→ Perintah Kerja
Lanjutkan teks tentang penggusuran kebun cengkeh warga, mulai setelah kalimat terakhirnya.

→ Kutipan Teks
Penggusuran paksa pun terus terjadi hingga tahun 2016, yang menyasar perkebunan cengkeh masyarakat yang digusur tanpa sepengetahuan pemilik lahan. Pihak perusahaan selalu beralasan ini tanah milik negara, dan ketika masyarakat melawan, maka dikatakan “kalian harus berhubungan dengan bupati, ini perintah bupati”.


Tentunya cukup aneh, padahal yang punya lahan adalah masyarakat bukan pemerintah. Juga kata tanah milik negera yang ambigu, memangnya negera itu apa, sih?  Bukankah negera itu untuk rakyat? Sangat menggelikan. Apalagi kita ketahui bersama bahwa izin perusahaan telah diserahkan kepada provinsi, tepatnya di tangan gubernur. Lalu apa urusannya dengan bupati. Inilah yang menjadi kecurigaan warga, bukankah Bupati hanya bisa mediasi, bukan malah mengatur segalanya.

→ Data yang Diberikan
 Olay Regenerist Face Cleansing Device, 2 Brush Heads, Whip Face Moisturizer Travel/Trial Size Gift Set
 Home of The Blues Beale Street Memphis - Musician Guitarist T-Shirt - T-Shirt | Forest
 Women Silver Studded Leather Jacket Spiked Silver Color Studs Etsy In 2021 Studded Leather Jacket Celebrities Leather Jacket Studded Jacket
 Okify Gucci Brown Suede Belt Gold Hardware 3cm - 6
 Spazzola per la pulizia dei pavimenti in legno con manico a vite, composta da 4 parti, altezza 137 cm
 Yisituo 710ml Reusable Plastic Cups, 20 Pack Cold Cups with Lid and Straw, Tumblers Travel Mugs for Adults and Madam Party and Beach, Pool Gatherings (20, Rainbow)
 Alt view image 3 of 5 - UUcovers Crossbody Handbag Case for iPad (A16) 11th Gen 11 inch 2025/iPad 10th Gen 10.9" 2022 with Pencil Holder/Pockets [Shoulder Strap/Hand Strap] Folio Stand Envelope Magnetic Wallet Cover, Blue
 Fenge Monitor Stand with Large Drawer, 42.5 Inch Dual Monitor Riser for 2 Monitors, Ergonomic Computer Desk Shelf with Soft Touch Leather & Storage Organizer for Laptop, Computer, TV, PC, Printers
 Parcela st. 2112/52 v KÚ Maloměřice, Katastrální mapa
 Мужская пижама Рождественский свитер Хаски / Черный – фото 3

==

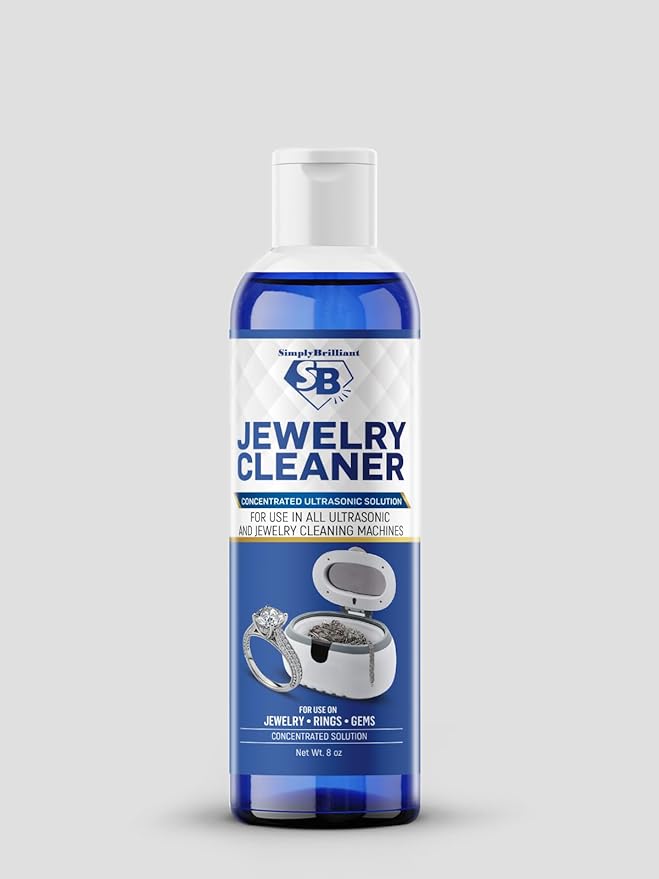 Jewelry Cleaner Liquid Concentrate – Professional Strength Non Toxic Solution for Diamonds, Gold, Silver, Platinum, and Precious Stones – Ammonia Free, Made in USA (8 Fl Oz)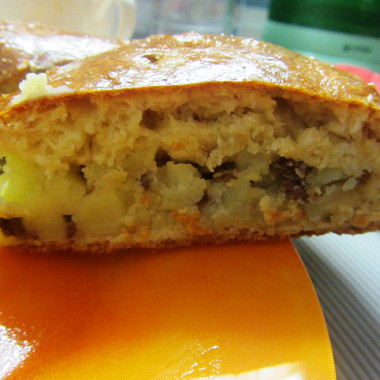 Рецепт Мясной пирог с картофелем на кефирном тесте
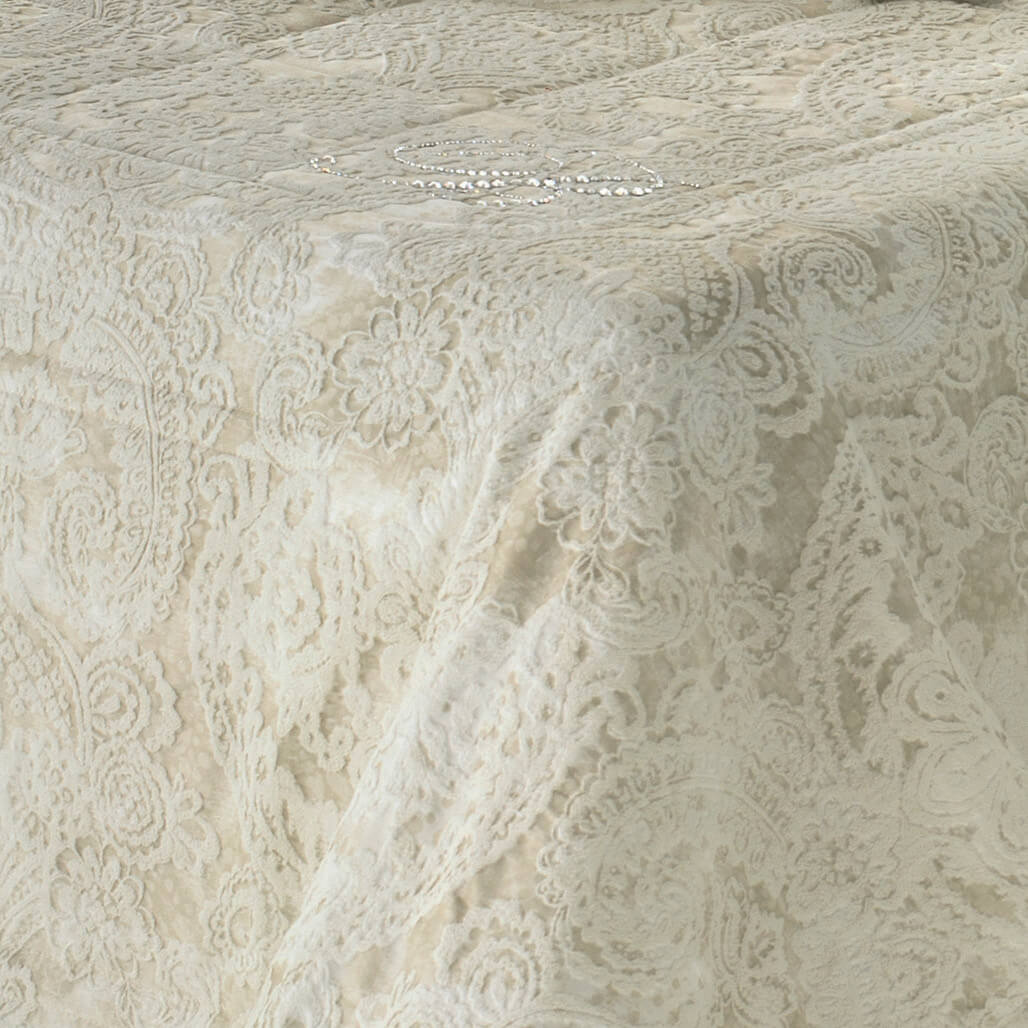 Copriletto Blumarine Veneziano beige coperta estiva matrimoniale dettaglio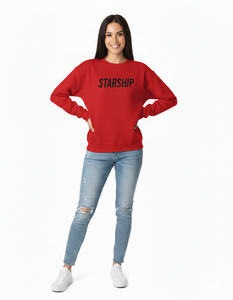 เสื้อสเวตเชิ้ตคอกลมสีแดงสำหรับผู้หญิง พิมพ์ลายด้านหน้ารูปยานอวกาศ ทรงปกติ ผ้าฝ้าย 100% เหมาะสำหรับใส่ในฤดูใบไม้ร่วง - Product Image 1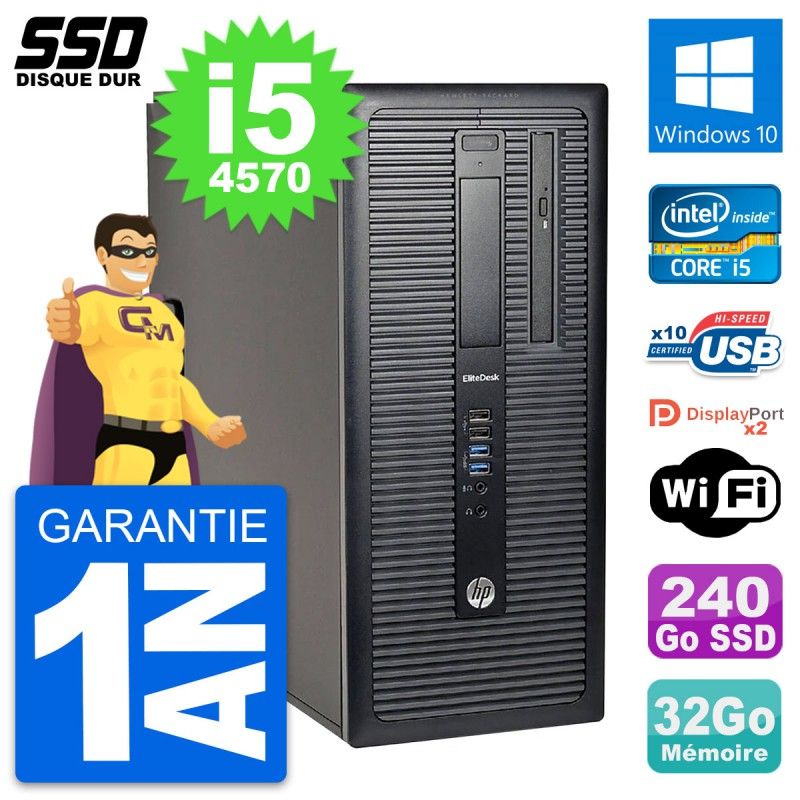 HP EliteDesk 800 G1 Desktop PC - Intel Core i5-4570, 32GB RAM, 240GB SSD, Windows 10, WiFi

→ Hasil Tugas
Pada tahun 2016  juga terjadi perlawanan besar-besaran untuk meminta perusahaan PT. Adidaya Tangguh angkat kaki dari Taliabu, sebab keberadaannya sangat merugikan masyarakat. Baik secara ekonomi maupun ekosistem. Misalnya tercemarnya air Fangu sehingga tidak bisa lagi di konsumsi masyarakat.


Namun perlawanan oleh masyarakat Taliabu yang mencintai tanah dan menjaga ruang hidup mereka malah berujung kriminalisasi oleh aparat Kepolisian Resort Sula, AKBP-nya Deden Supriatna. Tindakan kekerasan pun juga terjadi kepada masyarakat yang menuntut haknya.




Pasalnya hingga saat ini lahan masyarakat yang terkena dampak maupun penggusuran paksa belum terselesaikan ganti ruginya. Dan masyarakat terkesan putus asa dengan ketidak pastian hidup mereka di tanah sendiri.


Sementara pemerintah pun mendiami, baik Bupati Pulau Taliabu Aliong Mus, maupun Gubernur Maluku Utara H.Abdul Gani Kasuba, padahal kepada siapa lagi rakyat berharap? Mungkinkah Bapak Presiden Joko Widodo masih peduli dengan masyarakat tani yang tertindas?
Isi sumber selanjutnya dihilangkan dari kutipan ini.